Stuck? Add the four "Freq" values and see whether they really total 25.3. Open-ended challenge — design your own frequency table
This question has many correct answers. Show your work clearly. 4 marks
3.1 Imagine 20 students were asked: "How many minutes did you spend on your phone yesterday?" The lowest answer was 5 min and the highest was 195 min.
(i) Choose a sensible class interval width (e.g. 20 min, 30 min). Explain why your choice is reasonable (typically 5–8 intervals total).
(ii) Make up 20 realistic data values between 5 and 195 minutes that you would expect from a Year 7 class.

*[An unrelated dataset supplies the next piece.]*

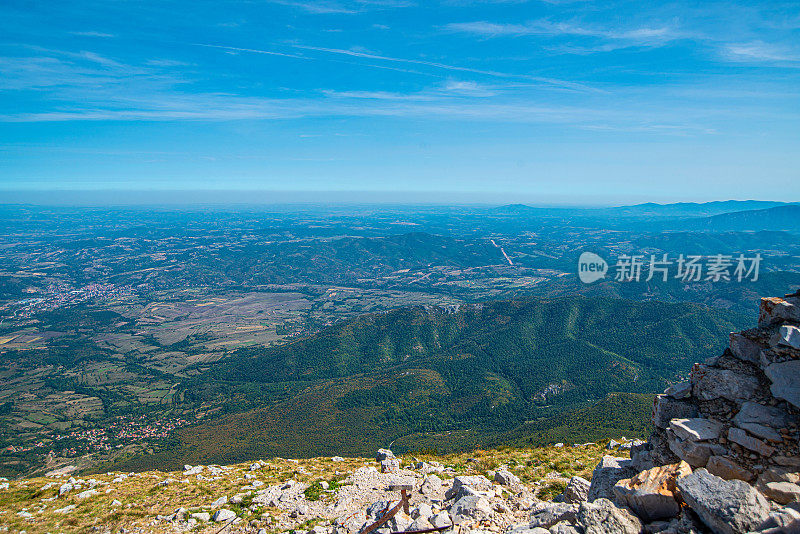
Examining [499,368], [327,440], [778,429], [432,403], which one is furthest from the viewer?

(iii) Build a grouped frequency table including the columns Interval / Tally / Frequency / Cumulative Frequency / Relative Frequency.
(iv) Confirm the total of frequencies = 20 and the total of relative frequencies = 1.000.

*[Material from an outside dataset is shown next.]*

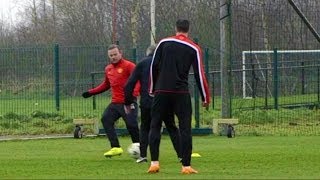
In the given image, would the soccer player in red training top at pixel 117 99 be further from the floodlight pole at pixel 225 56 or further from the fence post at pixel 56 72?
the fence post at pixel 56 72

Bonus: Identify which interval has the highest relative frequency, and write one sentence describing what this tells the class teacher.

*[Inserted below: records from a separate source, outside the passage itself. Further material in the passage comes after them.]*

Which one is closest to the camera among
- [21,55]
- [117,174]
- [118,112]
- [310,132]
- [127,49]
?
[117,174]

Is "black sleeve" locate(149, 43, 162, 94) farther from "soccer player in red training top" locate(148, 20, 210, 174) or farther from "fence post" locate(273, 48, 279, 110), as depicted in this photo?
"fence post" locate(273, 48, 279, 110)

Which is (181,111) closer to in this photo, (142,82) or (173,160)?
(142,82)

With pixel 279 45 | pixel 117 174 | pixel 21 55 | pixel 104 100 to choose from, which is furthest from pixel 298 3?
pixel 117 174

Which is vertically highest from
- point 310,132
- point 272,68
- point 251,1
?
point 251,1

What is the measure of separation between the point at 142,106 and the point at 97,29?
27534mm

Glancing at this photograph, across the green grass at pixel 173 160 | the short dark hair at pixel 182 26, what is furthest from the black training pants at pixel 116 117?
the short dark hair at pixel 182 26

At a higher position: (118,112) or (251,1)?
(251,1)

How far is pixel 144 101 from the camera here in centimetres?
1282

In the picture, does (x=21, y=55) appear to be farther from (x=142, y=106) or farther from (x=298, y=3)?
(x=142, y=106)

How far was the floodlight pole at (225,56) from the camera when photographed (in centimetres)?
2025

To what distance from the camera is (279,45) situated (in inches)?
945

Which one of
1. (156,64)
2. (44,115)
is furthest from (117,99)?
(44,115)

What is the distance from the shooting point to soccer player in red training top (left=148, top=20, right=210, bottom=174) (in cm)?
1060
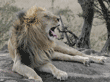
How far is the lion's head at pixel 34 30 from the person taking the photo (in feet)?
7.47

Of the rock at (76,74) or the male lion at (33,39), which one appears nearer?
the male lion at (33,39)

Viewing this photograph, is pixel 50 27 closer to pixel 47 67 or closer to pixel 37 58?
pixel 37 58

How did this worksheet feel?
What I'll revisit before next class:
1.1 — Missing die frequency
Sum of given = 3 + 5 + 4 + 4 + 6 = 22. Missing for "6" = 24 − 22 = 2.
1.2 — Dogs relative frequency
Total = 14 + 20 + 8 + 6 + 2 = 50. Dogs = 20 ÷ 50 = 0.400 (40.0%).
1.3 — Cumulative frequency after 30–39
Running total: 4, then 4 + 7 = 11, then 11 + 9 = 20.
1.4 — Reaction times
0.3: 4 (positions 1, 3, 7, 13, 17 — recount: 0.3 occurs at 1, 3, 7, 13, 17 → 5). Let me recount each: data list is 0.3, 0.4, 0.3, 0.5, 0.6, 0.4, 0.3, 0.5, 0.4, 0.5, 0.6, 0.4, 0.3, 0.5, 0.4, 0.6, 0.3, 0.4, 0.5, 0.4. Count 0.3: positions 1, 3, 7, 13, 17 = 5. Count 0.4: positions 2, 6, 9, 12, 15, 18, 20 = 7. Count 0.5: positions 4, 8, 10, 14, 19 = 5. Count 0.6: positions 5, 11, 16 = 3. Total = 5 + 7 + 5 + 3 = 20 ✓.
1.5 — Class interval 60–<70
Frequency = 5 (the listed scores 60, 62, 65, 68, 69). 70 is NOT included because the "less than" rule (< 70) means 70 belongs to the NEXT interval (70–<80), so each value goes in exactly one bin.
1.6 — Tea percentage
Tea: 24 ÷ 80 × 100 = 30%. Everything else: 100% − 30% = 70%.
2 — Find the mistake
(a) The mistake is on Line 1 (Summer).
(b) The tally "|||| ||||" only shows 9 strokes (or 10 if both gates are closed), but the recorded Freq is 10. Check the total: if all four frequencies are 10 + 5 + 7 + 3 = 25, the total matches, but then the relative frequencies must use the correct freq. Actually — re-check: 10 + 5 + 7 + 3 = 25 ✓, so total is fine. The real issue: if the tally shows only 9 strokes, the frequency should be 9, not 10, which would make the total only 24 not 25. Either the tally is missing one stroke (should be |||| ||||| = 10) OR the frequency should be 9 (and another season is short by one). The simplest answer: the Summer tally is missing one stroke; the frequency of 10 is correct, the tally should read |||| ||||| (a full gate of 5 plus another gate of 5).
(c) Corrected Line 1: Summer Tally |||| ||||| Freq 10 Rel.freq 0.400. Total and other rows are unchanged. Marking: accept any answer that identifies the tally/freq mismatch on Line 1 and proposes a fix that keeps the total at 25.
3 — Design your own grouped frequency table (sample)
(i) Chosen interval width: 30 minutes. Reason: gives 7 intervals from 0–29 up to 180–209, which is a good number — wide enough that most intervals have at least 2 students, narrow enough to see the shape of the data.
(ii) Sample data (20 values): 5, 15, 20, 25, 40, 45, 50, 60, 60, 75, 80, 90, 95, 105, 120, 130, 145, 160, 175, 195.
(iii) Sample table:
Interval Tally Freq Cum.freq Rel.freq
0–29 |||| 4 4 0.200
30–59 ||| 3 7 0.150
60–89 |||| 4 11 0.200
90–119 ||| 3 14 0.150
120–149 ||| 3 17 0.150
150–179 || 2 19 0.100
180–209 | 1 20 0.050
(iv) Frequency total: 4 + 3 + 4 + 3 + 3 + 2 + 1 = 20 ✓. Relative frequency total: 0.200 + 0.150 + 0.200 + 0.150 + 0.150 + 0.100 + 0.050 = 1.000 ✓.
Bonus: The intervals 0–29 and 60–89 tie for the highest relative frequency at 0.200. The teacher learns that a large fraction of the class is on their phones either very little OR for around 1 hour — a "two-peak" pattern.
Marking: 1 for sensible interval width with reason; 1 for 20 realistic data values; 1 for correctly-built table with every column; 1 for verified totals. Bonus for any reasonable interpretation sentence.